• [Work to complete]:
1) Reproduce word for word the passage of the holiday home-selling article starting at "7. Some people" and ending at "Market This Winter?".
2) Which items does the holiday home-selling article say should be cleared from the door area?

• [Document]:
• • •

Selling Your House During the Holidays

Don't wait until the New Year to list your property

It’s the holidays and you have a house to sell. Isn’t it best just to wait until after the new year before putting it on the market?

Not as far as New York State Realty is concerned. Here are 11 good reasons why you should list your home during the holiday season.

  1. People who look at your home over the holidays are serious buyers.
  2. Serious buyers have fewer homes to choose from over the holidays as most sellers take their homes off the market. That means less competition for you and more money for you.
  3. Since the supply of homes will drastically increase in January, they’ll be less demand for your particular home. Less demand means less money.
  4. Houses show better when they’re decorated over the holidays.
  5. Buyers are more emotional during the holidays and tend to spend more money on getting your price.
  6. Buyers have more time to look over the holidays and can come during the weekdays.
  7. Some people must buy before the end of the year for tax reasons.
  8. January is traditionally a month where employers have to move so they can’t wait until springtime. They have to buy now so you’re there to capture that market.
  9. You can still be on the market and you can have the option to delay your close or restrict your showings during those six or seven days if you want to celebrate the holidays.
  10. You can sell now for more money and provide a way for you to delay that closing and extend your occupancy until next year.
  11. By selling now, you have the opportunity to be a non-contingent buyer for next year when houses are less and you’ll have more opportunities to choose from.


Putting Your House on the Market This Winter?

Although the holiday season is a hectic time to show and sell your house, there are distinct advantages to staging and showing your home during the holidays—you have a chance to show your home at its very best, adorned with warmth and cheer sure to charm.

Nothing is more inviting than a home brimming with greenery, twinkling lights and holiday decorations.

So as you set out to win over a holiday homebuyer during this traditionally slow time of the year, keep the following in mind as you prepare to show your house:

  • Curb appeal. First impressions are important. If you live in a snowy area, make sure walkways are cleared. Or if late fall leaves are littering the ground, be sure to clear them away. Also make sure the path to the stairs is free from ice.
  • A few exterior holiday lights or decorations shows pride in ownership and seasonal cheer, but keep in mind that while exterior lights are beautiful at night, they don't add anything during the day when potential homebuyers will be looking at your home, so you don't want to overdo it. Another thing to consider: would-be buyers may view it favorably if the homes are brimming with lights—it shows unity and neighborliness—so you'll want to find a tasteful balance.
  • Trim outdoor trees so unexpected winds don't knock down branches that could damage your home or hurt anybody.
  • Place a nice welcome holiday mat outside your front door.
  • Make sure your door area is clear from bicycles, toys or parcels left by the mail carrier.
  • Hang a festive wreath on your door.
  • Play holiday music in the background.
  • Keep the house cozy. Entering a cold house could leave a lasting chilling impression. Instead, set the thermostat at a comfortable temperature.
  • A toasty fire. If you're only stepping out while an agent is showing your house, start a fire in the fireplace. Nothing says home more than a nice cozy fire. But never leave a fire unattended.
  • Your tree. This year you'll need to think about your tree more than you usually do. For starters, if your house is on the small side, get a smaller tree. You don't want the tree to appear to take over the entire living or family room. Likewise, you don't want to cram too much furniture into a room just to get the tree to fit. Remove furniture if necessary.

• • •

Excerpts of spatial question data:

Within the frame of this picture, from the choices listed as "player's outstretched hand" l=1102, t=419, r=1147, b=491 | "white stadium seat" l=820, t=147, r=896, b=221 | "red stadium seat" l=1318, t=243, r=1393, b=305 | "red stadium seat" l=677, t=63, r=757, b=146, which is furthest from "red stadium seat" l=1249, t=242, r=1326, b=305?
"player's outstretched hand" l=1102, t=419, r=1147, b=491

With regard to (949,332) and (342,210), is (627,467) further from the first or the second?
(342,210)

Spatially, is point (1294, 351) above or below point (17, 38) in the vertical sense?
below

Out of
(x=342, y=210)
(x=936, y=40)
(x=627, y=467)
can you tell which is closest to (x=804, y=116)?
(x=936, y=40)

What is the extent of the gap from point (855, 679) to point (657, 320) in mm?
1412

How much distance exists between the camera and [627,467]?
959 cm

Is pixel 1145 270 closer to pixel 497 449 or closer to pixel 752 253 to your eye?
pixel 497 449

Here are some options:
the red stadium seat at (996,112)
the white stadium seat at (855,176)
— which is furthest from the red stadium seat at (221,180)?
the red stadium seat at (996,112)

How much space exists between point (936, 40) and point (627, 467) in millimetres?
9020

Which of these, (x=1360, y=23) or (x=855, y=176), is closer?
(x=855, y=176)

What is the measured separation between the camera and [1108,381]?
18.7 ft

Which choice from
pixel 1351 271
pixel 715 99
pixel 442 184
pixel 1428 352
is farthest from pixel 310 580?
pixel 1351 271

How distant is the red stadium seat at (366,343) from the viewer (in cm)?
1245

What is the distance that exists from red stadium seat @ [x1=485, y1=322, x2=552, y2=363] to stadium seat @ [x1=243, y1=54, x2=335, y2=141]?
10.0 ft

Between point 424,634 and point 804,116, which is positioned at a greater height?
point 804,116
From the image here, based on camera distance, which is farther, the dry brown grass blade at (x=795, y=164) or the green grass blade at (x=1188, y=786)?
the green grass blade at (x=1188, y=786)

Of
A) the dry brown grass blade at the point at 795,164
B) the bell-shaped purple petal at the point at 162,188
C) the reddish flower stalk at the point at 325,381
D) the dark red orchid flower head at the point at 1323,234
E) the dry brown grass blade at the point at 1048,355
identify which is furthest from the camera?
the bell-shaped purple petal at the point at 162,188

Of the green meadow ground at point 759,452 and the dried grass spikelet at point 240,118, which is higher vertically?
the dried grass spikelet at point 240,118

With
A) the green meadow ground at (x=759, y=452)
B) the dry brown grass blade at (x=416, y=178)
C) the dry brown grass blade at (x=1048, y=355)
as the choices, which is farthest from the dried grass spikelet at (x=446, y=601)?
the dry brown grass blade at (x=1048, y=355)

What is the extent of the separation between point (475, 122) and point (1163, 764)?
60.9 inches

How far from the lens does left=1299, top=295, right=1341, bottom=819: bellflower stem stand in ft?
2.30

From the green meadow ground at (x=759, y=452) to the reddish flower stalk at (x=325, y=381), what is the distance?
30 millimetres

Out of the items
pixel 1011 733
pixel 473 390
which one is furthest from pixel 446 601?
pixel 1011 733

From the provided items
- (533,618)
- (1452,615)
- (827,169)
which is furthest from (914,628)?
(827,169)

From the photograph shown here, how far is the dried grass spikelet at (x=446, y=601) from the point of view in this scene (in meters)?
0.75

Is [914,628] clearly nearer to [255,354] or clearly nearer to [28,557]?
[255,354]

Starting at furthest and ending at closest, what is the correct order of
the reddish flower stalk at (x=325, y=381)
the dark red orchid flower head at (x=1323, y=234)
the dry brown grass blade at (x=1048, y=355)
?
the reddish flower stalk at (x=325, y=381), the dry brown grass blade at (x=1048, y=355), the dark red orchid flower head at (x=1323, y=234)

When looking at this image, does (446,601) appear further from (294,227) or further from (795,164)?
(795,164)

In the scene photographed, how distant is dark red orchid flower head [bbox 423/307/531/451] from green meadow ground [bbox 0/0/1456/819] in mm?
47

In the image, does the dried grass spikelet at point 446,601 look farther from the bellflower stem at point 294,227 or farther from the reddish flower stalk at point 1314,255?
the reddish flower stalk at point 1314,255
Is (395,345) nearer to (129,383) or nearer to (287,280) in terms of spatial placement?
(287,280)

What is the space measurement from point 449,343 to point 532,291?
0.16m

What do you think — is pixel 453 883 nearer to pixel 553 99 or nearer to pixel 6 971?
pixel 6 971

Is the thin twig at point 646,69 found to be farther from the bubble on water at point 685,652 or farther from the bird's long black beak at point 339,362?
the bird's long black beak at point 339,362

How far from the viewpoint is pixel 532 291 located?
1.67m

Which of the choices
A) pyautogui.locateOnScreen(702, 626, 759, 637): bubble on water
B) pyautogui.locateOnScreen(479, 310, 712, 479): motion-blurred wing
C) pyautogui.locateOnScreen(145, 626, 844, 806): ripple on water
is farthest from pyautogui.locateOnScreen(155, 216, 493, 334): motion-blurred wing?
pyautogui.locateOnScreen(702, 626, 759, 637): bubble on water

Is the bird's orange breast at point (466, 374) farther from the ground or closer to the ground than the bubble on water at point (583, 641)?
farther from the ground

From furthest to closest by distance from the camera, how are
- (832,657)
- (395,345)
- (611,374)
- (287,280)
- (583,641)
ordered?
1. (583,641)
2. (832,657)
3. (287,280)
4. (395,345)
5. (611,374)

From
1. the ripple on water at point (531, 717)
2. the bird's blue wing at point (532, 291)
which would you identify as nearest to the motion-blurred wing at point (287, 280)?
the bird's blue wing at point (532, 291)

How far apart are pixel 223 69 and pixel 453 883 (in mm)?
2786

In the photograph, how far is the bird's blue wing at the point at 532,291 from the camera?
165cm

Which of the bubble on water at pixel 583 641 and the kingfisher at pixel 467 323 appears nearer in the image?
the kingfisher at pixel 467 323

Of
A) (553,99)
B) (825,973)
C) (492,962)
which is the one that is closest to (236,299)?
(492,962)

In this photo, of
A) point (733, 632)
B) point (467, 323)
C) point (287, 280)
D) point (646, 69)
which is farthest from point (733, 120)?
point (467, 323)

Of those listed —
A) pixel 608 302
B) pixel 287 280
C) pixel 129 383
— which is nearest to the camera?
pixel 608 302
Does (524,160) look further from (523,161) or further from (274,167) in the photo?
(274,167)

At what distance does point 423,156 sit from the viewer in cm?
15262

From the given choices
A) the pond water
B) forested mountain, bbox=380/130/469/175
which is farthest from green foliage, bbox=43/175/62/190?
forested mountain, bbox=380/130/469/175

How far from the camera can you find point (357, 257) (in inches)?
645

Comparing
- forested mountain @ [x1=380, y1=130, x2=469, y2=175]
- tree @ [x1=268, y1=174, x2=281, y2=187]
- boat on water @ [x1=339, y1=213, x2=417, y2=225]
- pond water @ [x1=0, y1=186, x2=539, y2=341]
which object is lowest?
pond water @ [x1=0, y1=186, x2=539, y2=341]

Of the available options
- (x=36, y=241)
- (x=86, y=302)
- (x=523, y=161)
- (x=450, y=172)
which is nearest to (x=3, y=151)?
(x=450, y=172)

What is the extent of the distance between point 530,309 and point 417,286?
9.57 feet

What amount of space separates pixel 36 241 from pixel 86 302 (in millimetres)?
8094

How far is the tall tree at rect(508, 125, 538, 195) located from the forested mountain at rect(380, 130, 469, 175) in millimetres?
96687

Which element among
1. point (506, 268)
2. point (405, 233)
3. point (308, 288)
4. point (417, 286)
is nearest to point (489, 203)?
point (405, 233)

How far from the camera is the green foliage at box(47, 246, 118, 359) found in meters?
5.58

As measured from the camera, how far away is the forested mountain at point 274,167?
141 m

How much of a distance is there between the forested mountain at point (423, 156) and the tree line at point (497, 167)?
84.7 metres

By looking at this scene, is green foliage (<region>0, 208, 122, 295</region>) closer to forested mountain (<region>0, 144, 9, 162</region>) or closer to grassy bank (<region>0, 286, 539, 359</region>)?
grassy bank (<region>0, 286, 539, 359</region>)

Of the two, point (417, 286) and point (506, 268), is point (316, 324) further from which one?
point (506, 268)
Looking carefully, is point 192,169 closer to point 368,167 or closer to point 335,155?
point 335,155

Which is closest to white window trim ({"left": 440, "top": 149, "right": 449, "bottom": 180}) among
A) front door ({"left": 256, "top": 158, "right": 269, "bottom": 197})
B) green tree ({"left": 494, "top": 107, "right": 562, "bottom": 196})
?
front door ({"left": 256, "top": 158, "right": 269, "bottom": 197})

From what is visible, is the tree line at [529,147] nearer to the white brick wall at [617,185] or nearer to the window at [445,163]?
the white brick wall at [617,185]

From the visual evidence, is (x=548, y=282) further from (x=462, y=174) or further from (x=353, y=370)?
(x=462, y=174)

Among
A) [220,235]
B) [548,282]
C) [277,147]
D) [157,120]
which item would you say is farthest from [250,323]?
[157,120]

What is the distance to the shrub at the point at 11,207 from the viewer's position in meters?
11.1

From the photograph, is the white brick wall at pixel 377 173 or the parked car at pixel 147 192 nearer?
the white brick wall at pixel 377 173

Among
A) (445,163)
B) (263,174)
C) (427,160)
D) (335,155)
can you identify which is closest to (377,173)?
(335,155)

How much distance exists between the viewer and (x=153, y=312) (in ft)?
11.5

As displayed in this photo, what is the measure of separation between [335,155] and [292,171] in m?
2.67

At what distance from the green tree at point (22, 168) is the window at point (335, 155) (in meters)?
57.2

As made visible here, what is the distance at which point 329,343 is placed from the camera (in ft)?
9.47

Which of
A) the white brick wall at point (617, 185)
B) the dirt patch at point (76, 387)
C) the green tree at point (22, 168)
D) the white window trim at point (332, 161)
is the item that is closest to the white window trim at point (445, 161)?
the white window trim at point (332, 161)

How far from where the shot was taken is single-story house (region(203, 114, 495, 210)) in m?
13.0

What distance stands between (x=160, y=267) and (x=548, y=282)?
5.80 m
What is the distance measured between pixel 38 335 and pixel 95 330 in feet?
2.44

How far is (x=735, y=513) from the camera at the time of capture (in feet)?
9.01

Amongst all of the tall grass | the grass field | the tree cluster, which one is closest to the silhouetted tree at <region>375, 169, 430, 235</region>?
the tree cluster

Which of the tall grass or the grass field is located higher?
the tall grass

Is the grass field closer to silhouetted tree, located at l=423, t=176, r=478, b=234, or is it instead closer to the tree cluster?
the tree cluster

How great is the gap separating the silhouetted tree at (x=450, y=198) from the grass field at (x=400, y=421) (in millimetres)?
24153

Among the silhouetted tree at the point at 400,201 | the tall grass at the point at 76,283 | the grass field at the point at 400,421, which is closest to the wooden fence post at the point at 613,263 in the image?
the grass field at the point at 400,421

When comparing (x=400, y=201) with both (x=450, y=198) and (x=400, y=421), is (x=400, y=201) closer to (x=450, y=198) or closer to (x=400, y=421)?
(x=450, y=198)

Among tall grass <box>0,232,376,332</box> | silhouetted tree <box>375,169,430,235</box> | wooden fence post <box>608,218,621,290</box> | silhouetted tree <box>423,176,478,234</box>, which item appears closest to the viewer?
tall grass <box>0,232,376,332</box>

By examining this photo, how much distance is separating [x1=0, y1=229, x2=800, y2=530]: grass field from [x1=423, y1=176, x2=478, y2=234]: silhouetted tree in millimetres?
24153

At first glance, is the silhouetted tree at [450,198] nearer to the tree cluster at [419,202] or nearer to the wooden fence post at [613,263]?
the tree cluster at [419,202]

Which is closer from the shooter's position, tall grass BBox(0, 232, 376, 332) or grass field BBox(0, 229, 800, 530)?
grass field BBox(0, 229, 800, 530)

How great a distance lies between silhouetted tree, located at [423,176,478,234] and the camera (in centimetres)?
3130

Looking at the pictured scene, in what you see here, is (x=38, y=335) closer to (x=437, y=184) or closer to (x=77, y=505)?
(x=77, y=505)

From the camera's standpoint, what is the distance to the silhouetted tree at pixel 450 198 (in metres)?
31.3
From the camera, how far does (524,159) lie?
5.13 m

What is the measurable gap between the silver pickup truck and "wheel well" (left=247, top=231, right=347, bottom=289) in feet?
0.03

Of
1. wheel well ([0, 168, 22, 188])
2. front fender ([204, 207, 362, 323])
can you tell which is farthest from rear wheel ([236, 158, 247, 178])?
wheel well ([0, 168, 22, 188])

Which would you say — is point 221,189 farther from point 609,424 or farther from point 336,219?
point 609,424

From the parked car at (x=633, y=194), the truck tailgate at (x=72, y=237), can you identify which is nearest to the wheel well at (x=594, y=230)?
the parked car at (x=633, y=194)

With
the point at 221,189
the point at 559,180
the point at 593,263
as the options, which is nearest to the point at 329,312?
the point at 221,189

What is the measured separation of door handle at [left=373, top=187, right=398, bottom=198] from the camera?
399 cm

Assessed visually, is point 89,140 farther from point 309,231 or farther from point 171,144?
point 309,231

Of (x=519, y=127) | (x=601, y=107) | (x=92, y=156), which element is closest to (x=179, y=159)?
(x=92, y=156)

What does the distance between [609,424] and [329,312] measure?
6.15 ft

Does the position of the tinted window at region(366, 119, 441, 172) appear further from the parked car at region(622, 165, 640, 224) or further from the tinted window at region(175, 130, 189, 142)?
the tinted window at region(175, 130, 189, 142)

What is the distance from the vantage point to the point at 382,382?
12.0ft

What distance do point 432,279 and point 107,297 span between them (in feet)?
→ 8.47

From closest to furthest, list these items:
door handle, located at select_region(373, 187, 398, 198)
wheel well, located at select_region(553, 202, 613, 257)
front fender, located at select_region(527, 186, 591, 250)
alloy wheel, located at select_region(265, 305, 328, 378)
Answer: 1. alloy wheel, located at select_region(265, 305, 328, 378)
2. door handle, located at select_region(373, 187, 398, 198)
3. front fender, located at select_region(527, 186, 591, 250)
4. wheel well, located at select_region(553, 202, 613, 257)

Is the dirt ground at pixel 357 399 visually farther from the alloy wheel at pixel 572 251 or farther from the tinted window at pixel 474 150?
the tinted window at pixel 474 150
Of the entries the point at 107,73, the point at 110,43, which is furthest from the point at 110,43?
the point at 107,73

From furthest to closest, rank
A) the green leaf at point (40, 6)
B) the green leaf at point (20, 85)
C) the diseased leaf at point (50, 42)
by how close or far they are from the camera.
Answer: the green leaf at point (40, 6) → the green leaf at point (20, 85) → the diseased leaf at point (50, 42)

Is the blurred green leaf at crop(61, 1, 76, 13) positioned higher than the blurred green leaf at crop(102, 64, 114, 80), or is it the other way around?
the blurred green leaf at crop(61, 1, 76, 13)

• • •

• [Answers for the exercise]:
1)
7. Some people must buy before the end of the year for tax reasons.
  8. January is traditionally a month where employers have to move so they can’t wait until springtime. They have to buy now so you’re there to capture that market.
  9. You can still be on the market and you can have the option to delay your close or restrict your showings during those six or seven days if you want to celebrate the holidays.
  10. You can sell now for more money and provide a way for you to delay that closing and extend your occupancy until next year.
  11. By selling now, you have the opportunity to be a non-contingent buyer for next year when houses are less and you’ll have more opportunities to choose from.


Putting Your House on the Market This Winter?

2) Bicycles, toys, and parcels left by the mail carrier.